Tussenkomst huurder parkeerplaatsen in onteigening

Huurder 3B Exclusief vordert dat haar wordt toegestaan in de onteigeningszaak van de gemeente tegen Grondeigenaar Urbi tussen te komen. Zij stelt dat zij daar als huurder van een deel van het te onteigenen perceelsgedeelte met grondplannummer 1 belang bij heeft.

De gemeente heeft geen bezwaar tegen de tussenkomst van 3B Exclusief als huurder van tien parkeerplaatsen op het te onteigenen perceelsgedeelte met grondplannummer 1. De gemeente verzet zich echter tegen de verzochte tussenkomst van 3B Exclusief als huurder van “een deel van het perceelsgedeelte”. Daartoe voert de gemeente aan dat 3B Exclusief niet expliciteert om welk deel van het te onteigenen perceelsgedeelte het precies gaat.

Urbi Investment refereert zich aan het oordeel van de rechtbank.

Op grond van (het per 1 januari 2024 vervallen) artikel 3 lid 2 Onteigeningswet (hierna: Ow), gelezen in samenhang met artikel 4.4 van de Invoeringswet Omgevingswet, kunnen derde belanghebbenden, waaronder huurders, verzoeken om tussenkomst in een onteigeningsprocedure.

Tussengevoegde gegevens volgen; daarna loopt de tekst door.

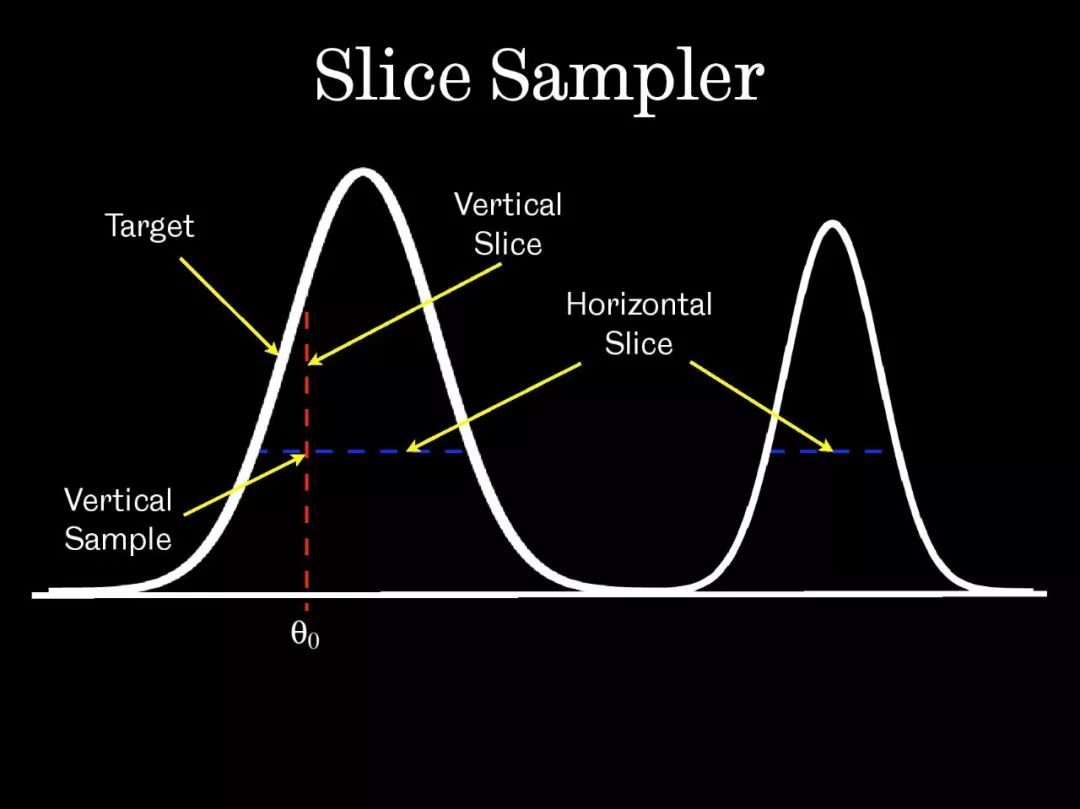 Slice Sampler

Target

Vertical Slice

Horizontal Slice

Vertical Sample

$\theta_0$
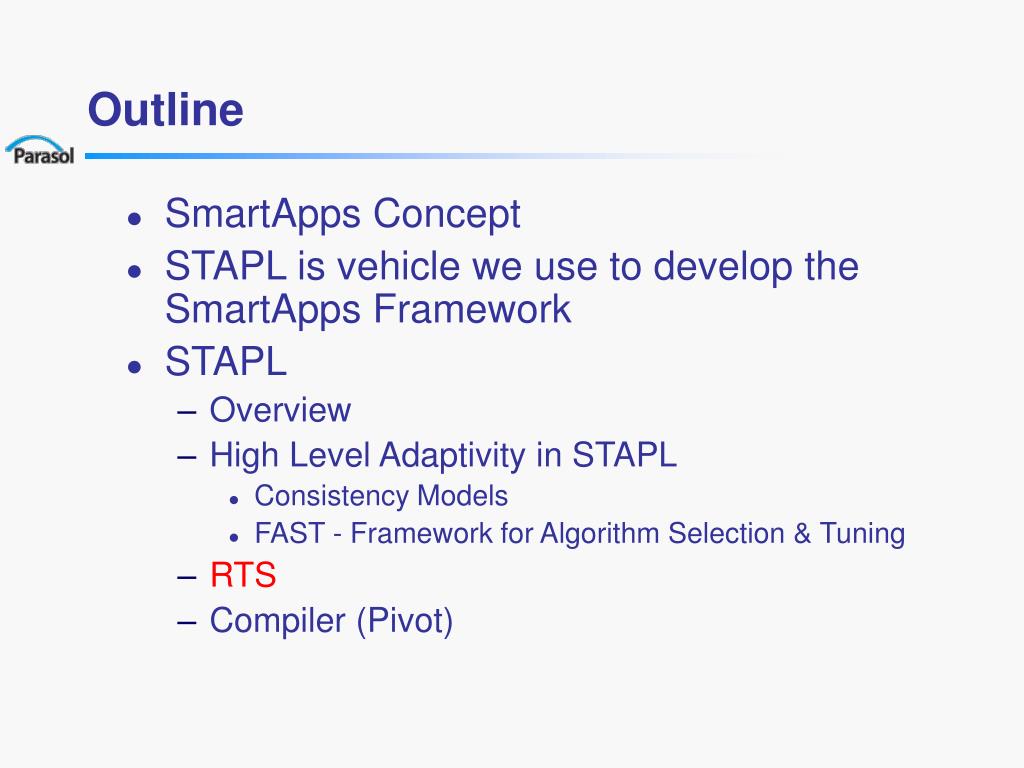 Outline

Parasol

- SmartApps Concept
- STAPL is vehicle we use to develop the SmartApps Framework
- STAPL
  – Overview
  – High Level Adaptivity in STAPL
    - Consistency Models
    - FAST - Framework for Algorithm Selection & Tuning
  – RTS
  – Compiler (Pivot)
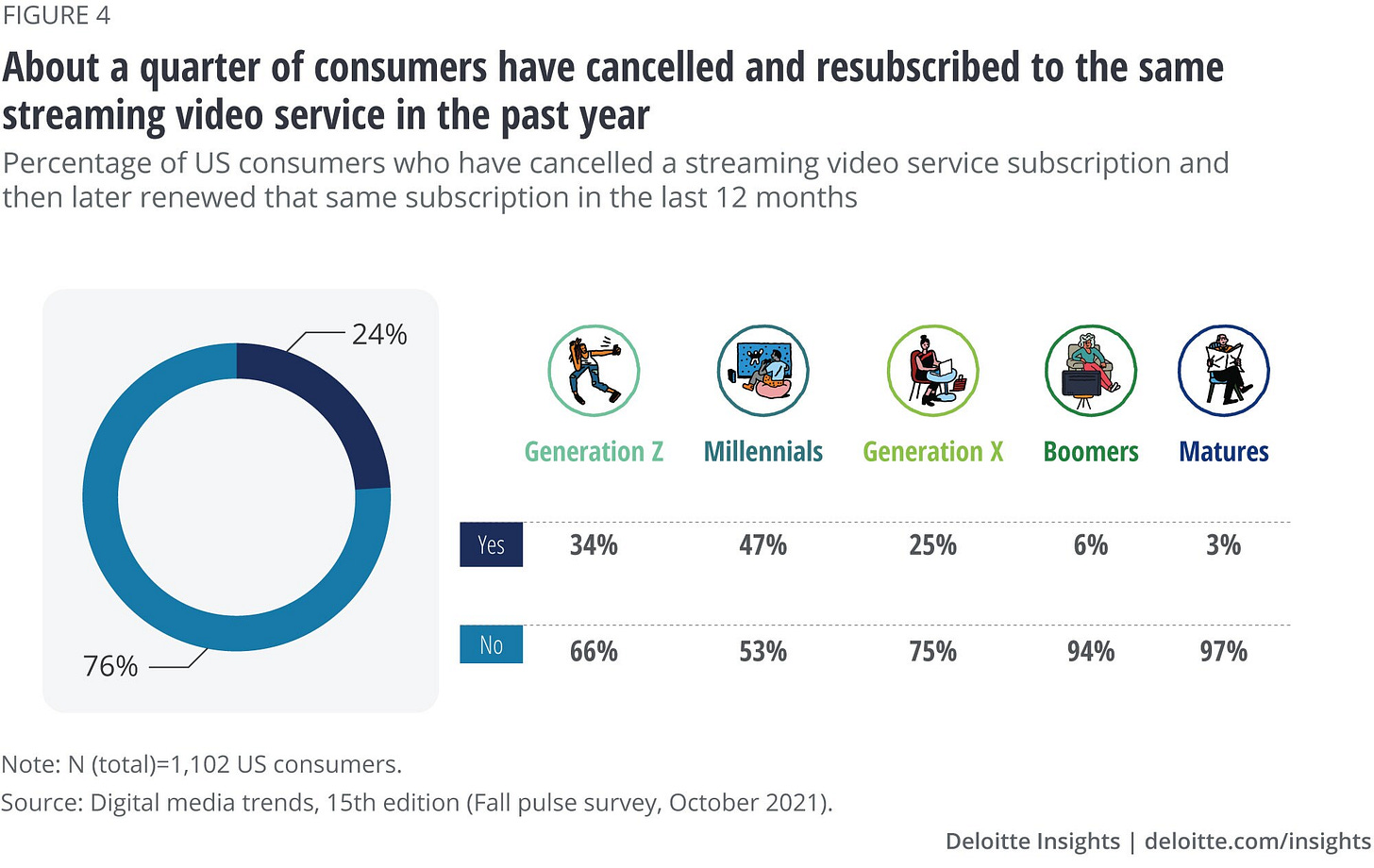 FIGURE 4

About a quarter of consumers have cancelled and resubscribed to the same streaming video service in the past year

Percentage of US consumers who have cancelled a streaming video service subscription and then later renewed that same subscription in the last 12 months

24%

76%

| | Generation Z | Millennials | Generation X | Boomers | Matures |
|---|---|---|---|---|---|
| Yes | 34% | 47% | 25% | 6% | 3% |
| No | 66% | 53% | 75% | 94% | 97% |

Note: N (total)=1,102 US consumers.

Source: Digital media trends, 15th edition (Fall pulse survey, October 2021).

Deloitte Insights | deloitte.com/insights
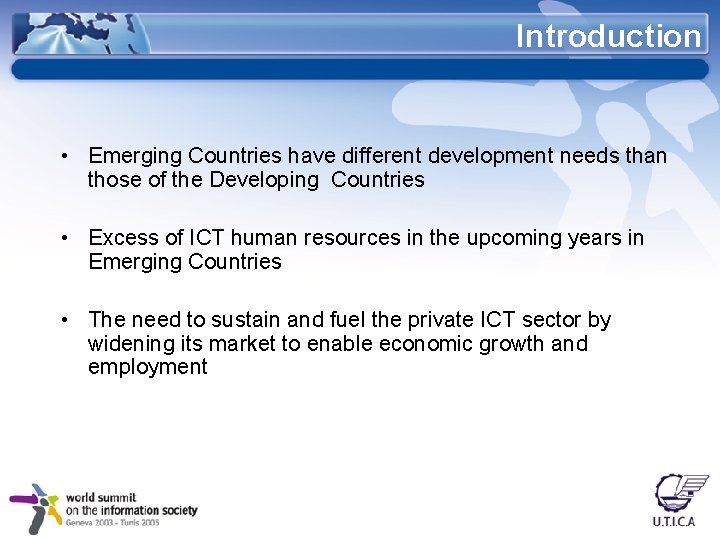 Introduction

• Emerging Countries have different development needs than those of the Developing Countries

• Excess of ICT human resources in the upcoming years in Emerging Countries

• The need to sustain and fuel the private ICT sector by widening its market to enable economic growth and employment

world summit on the information society
Geneva 2003 - Tunis 2005

U.T.I.C.A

Het derde lid van artikel 3 Ow voegt hieraan toe dat tussenkomst niet wordt toegelaten als de gestelde hoedanigheid van de derde belanghebbende wordt betwist.

Niet in geschil is dat 3B Exclusief als huurder van de hiervoor bedoelde tien parkeerplaatsen belanghebbende is in de zin van artikel 3 lid 2 Ow. Dat is voldoende voor toewijzing van de incidentele vordering. De opmerking van de gemeente doet daar niet aan af en daarover kan voor zover nodig verder worden gedebatteerd in de hoofdzaak.

De conclusie is dat de incidentele vordering moet worden toegewezen.

Rechtbank Rotterdam 19-02/25 inzake Rotterdam (ECLI:NL:RBROT:2025:2332)

Noot: Sjoerd van Hoogmoed is één van de rechtbankdeskundigen in deze zaak.